# Where to get NEW large aquariums?



## lebon (Oct 8, 2012)

Hi all 

I am looking to replace a 72" long x 24h, X 18 w. glass aquarium 

The reason is that, in July 2014 I bought a used tank. I set this up on a custom stand. In November 2015 the tank failed. Luckily I was home at the time and the water damage was kept to a minimal. I re-sealed the tank and had it back up running in about one month. Yesterday, I have another failure, this happened during the night. When I woke I found the tank to be half full (perhaps half empty in this case!). The water of course got everywhere under the wood laminated floor. I have the in-floor heat cracked in order to dry it out as quick as possible. 

This tank is done. I can't risk future failures. 

Can anyone recommend an aquarium manufacturer in BC or as close too? 

Thanks in advance. S


----------



## tony1928 (Apr 22, 2010)

That sounds about the dimensions of a standard 125g tank. Should be readily available at any lfs. Good luck with your new tank! 

Sent from my SM-G935W8 using Tapatalk


----------



## Jousters (Jan 16, 2014)

I had this happen before with a used tank and spent many hours of cleanup.I will always buy new for large tanks.Pet stores are in decline at this time and are closing down.Most stores carry the smaller tanks now.The only place I know that carry a good selection of large tanks is King Eds.I am not sure if a manufacture will sell you a tank directly without going through a store.Shipping would also cost a lot.I live close to this store.The tank is 120 gallons?If you send me a pm I can take some photos and get a price.I will text it to you.Jody


----------



## The Guy (Nov 26, 2010)

Try coastaquariums in Vancouver. There's also a company on the Island not sure of their name, google it. :bigsmile:


----------



## cpat83 (Sep 1, 2015)

how did the tank fail? Not really seeing a difference between brand new and used in terms of the silicone failing.


----------



## cpat83 (Sep 1, 2015)

For which I reference a 35 gal marineland tank that I have, about 4 years old. It failed. Turns out there was NO silicone on one of the joints on the bottom (thats in the join between where the glass meets - so it would flex over time and create the leak. So that problem was present since day one, it didn't just occur one day.

The visible silicon joint is really just a backup seal, the one that matters the most in the silicon between the glass joints.


----------



## lebon (Oct 8, 2012)

------------------------

■ **EXERCISE BRIEF**
Write what comes next in the forum thread above about replacing a failed 72-inch aquarium, beginning with the post from lebon that follows the last header.

------------------------

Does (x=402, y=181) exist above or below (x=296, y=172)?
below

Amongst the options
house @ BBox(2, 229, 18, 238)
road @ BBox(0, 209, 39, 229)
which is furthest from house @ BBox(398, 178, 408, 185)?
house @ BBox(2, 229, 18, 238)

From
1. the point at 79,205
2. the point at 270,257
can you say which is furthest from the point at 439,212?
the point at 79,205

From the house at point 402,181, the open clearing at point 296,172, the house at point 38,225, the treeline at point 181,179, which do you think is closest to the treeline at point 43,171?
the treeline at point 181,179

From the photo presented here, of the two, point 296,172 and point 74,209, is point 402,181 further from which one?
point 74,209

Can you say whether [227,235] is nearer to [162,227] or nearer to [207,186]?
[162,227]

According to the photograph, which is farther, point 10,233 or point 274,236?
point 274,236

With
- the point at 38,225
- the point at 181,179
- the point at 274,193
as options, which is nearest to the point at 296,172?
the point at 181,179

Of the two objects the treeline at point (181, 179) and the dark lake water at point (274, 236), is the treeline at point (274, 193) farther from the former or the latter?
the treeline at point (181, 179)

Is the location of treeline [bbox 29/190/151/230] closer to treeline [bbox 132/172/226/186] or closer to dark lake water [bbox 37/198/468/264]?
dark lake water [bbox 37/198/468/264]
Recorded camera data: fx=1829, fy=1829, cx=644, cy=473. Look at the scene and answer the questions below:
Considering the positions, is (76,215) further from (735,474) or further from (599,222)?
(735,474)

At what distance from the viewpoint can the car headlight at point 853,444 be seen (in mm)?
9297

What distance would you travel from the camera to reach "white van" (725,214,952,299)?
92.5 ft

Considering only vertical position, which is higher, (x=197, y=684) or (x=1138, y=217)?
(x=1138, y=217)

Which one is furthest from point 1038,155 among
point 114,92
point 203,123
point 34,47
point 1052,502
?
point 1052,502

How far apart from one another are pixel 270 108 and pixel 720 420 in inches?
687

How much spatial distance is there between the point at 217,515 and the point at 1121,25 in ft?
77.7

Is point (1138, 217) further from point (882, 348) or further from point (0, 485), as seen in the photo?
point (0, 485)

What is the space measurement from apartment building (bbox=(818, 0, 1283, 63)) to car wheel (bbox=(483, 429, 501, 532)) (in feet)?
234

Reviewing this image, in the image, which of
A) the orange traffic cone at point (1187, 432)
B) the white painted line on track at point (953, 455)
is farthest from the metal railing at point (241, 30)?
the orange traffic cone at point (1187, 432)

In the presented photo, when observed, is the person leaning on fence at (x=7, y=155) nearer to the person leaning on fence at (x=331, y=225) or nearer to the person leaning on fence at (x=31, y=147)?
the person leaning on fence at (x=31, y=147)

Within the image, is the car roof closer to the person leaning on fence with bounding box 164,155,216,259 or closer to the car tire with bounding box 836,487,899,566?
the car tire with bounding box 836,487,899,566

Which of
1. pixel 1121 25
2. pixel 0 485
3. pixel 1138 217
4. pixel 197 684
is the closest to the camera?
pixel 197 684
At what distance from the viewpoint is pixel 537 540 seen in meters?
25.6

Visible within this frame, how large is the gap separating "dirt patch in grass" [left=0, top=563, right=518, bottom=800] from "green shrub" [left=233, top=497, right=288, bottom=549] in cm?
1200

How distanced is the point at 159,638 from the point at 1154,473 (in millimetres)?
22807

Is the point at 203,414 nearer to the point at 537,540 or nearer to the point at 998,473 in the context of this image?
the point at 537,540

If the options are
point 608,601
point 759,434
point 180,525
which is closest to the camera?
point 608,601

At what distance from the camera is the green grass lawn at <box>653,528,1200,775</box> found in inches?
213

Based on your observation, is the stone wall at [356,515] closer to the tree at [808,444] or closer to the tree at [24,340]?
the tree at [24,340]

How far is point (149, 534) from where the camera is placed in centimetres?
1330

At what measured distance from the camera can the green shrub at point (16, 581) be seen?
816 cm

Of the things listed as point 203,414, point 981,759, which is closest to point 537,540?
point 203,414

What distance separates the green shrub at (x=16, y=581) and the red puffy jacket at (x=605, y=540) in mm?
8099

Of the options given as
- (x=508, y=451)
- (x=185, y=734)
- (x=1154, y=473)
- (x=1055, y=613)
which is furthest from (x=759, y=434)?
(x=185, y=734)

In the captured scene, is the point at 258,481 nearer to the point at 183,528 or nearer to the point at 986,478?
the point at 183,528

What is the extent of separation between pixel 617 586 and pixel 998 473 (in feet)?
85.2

------------------------

■ **EXERCISE OUTPUT**
It is difficult to tell exactly were the fail is. Lets just say the tank had issues from day one. Not the best buy in the world. I simply do not have the faith in using that tank any longer, not to mention my wife would say I am crazy to continue to use the tank after two failures. I agree.


----------



## tony1928 (Apr 22, 2010)

Yeah I have to agree. Peace of mind is always number one in my opinion. After all, it's a hobby and it's suppose to be fun! I've gone acrylic for some of my tanks. For glass, new all the way. 

Sent from my SM-G935W8 using Tapatalk


----------



## charles (Apr 21, 2010)

72"x24"x18" is a common 135g. If you are on the mainland, KingEd pet center sells them pretty good in price. On the island, like someone suggested, try coastaquarium


----------



## cpat83 (Sep 1, 2015)

When you re-sealed it, did you remove 100% all of the silicon + residue? Also, to be safe you have to re-seal beyond where the original silicon was, that way you get 100% adhesion to the glass which should last for many years. All used tanks I put into my house, I take the time to re-seal. Takes me a few hours but, yeah, you want to be sure!


----------



## Plumberboy (Jun 2, 2014)

I second King Ed's for brand new. No one else in the lower mainland has the stock/selection they do. Downside to buying a tank from them (and probably all tanks), is no warranty on tank unless it sits on the manufacturers own brand stand. I.E. bought an Aqueon 210 from King Ed's over Xmas with a buddy. Says right on the tank, no warranty unless u purchase an Aqueon stand. Didn't stop us from putting it on a custom stand though...... Get Jouster's to text u a price, and if u can't find something on the island, a little family trip to the mainland, and haul a tank home!


----------



## The Guy (Nov 26, 2010)

charles said:


> 72"x24"x18" is a common 135g. If you are on the mainland, KingEd pet center sells them pretty good in price. On the island, like someone suggested, try coastaquarium


coastaquariums is in Vancouver, not on the island


----------



## lebon (Oct 8, 2012)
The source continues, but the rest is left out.